Even so, over the 1999 season, we had succumbed to that most abusive of temptations: hope. The garnet and black didn’t just have a new coach in the headset, we had a legend. Notre Dame icon Lou Holtz had decided to twiddle away his twilight years turning around the Shamecocks. All six home games—six losses—practically every seat in Williams-Brice was filled, every fan frothing.
By that first game of the new century, USC boasted the country’s longest losing streak. For four quarters, the aluminum bleachers thrummed, a tinny bass line of anticipation. Then it happened. We had beaten New Mexico State, 31–zip. In a mindless euphoria, the student section surged as one, scrambling in our sundresses and Dockers over privet and into the end zone. Frat boys swung from the goalpost, kissing its frame to the Bermuda grass as we cheered. The second time I rushed a field was, believe it or not, just a week later. This time we had dominated Georgia. Ninth-ranked Georgia.
The third time I rushed a football field…well, I’m still waiting. Since graduating, I attend home games once again with my parents, and my mother would rather eat a rock than rush anywhere. As the clock ticked down on our fandom-defining upset of number-one Alabama in 2010, I turned to see tears in her eyes and decided I didn’t want to rush anywhere either. Instead I hugged her, waving my white rally towel and cock-a-doodle-doo!-ing like a yahoo.
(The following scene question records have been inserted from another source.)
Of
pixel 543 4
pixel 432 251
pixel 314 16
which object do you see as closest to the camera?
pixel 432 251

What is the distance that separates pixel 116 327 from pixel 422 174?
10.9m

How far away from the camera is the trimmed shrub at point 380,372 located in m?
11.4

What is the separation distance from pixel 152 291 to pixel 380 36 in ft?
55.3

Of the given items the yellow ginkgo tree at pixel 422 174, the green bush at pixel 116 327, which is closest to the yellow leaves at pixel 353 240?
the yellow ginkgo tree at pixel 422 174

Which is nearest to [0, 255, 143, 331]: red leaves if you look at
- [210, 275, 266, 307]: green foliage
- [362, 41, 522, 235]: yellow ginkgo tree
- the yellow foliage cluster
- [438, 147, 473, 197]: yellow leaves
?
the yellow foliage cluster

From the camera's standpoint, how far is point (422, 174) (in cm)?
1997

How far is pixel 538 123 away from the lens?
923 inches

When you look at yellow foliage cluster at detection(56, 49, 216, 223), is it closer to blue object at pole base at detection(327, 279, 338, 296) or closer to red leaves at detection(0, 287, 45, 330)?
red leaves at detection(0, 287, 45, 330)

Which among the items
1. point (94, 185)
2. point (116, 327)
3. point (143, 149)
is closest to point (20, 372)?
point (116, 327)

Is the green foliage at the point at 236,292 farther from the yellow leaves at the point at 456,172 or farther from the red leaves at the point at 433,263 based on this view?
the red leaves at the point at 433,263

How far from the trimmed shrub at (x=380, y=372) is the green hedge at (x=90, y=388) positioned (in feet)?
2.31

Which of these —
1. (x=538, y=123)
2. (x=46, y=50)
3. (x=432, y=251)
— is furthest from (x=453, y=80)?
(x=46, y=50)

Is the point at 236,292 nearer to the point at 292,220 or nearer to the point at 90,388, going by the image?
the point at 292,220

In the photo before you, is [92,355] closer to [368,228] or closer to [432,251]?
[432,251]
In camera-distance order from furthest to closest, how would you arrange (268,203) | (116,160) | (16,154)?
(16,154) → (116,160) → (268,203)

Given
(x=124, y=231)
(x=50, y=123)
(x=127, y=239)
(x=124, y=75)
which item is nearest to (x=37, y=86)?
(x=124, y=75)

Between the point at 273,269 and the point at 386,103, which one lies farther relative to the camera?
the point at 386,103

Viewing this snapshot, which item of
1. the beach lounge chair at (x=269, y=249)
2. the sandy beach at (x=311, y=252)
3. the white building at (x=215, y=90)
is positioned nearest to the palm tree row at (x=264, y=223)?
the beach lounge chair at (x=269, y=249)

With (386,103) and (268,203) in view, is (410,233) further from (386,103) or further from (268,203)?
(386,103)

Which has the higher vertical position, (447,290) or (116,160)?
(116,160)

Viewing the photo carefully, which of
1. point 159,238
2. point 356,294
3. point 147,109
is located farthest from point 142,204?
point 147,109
Now it’s not a Saturday if fans somewhere aren’t “invading the pitch,” as they say across the pond, even as authorities fumble to plug the dam with boosted security, collapsible goalposts, fines swelling to half a mil (lookin’ at you, Vandy—worth it to topple the Tide, right?). This spike has sparked hand-wringing over each rush’s worthiness, mostly from the same fussbudgets who use the term “bush league” and scoff at grown men wearing jerseys. As my dad says when I extol healthy eating, “You really know how to suck the fun out of a room.” Still, now that I’m on the cusp of perimenopause and only flexible enough to sleep (mostly) without tweaking a neck muscle, I call my friend and fellow ’Cock Amanda (a separate person, not me talking to a mirror) to ask if she would ever do it again.
“Yes!” Then she hesitates. “Well…it would take me a lot longer to get down there. And I wouldn’t rush. I would casually walk onto the field. And I wouldn’t jump the hedges. I’d find an actual entrance.”
My parents and I decide only an SEC or a national championship would incite us to storm these days (we’re not picky). Dad pulls us back to earth as quickly as a Sigma Chi felling those goalposts back in 2000: “By the time we got down there, it’d probably all be over.”
So perhaps rushing the field is one of those things best left to the young, like thong bikinis and alpaca haircuts. But what won’t be over, ever, is the desire to storm in my heart.